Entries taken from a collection
□ □ □ □
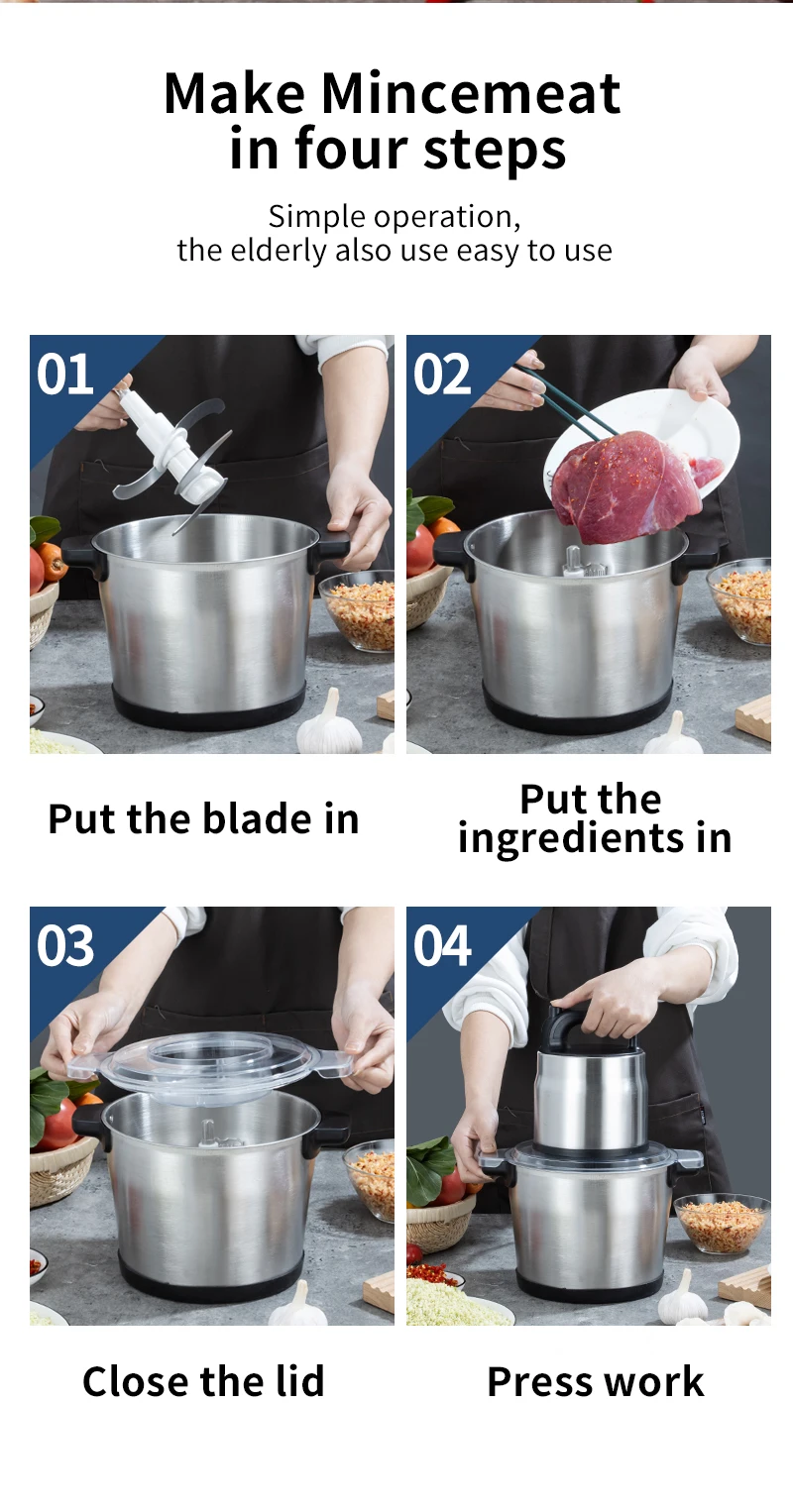 Make Mincemeat in four steps

Simple operation, the elderly also use easy to use

01

Put the blade in

02

Put the ingredients in

03

Close the lid

04

Press work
□ □ □ □
◆ **What is being asked**
The expected output is every entry above, retyped exactly, with the pictures removed.

◆ **Answer space**
 Make Mincemeat in four steps

Simple operation, the elderly also use easy to use

01

Put the blade in

02

Put the ingredients in

03

Close the lid

04

Press work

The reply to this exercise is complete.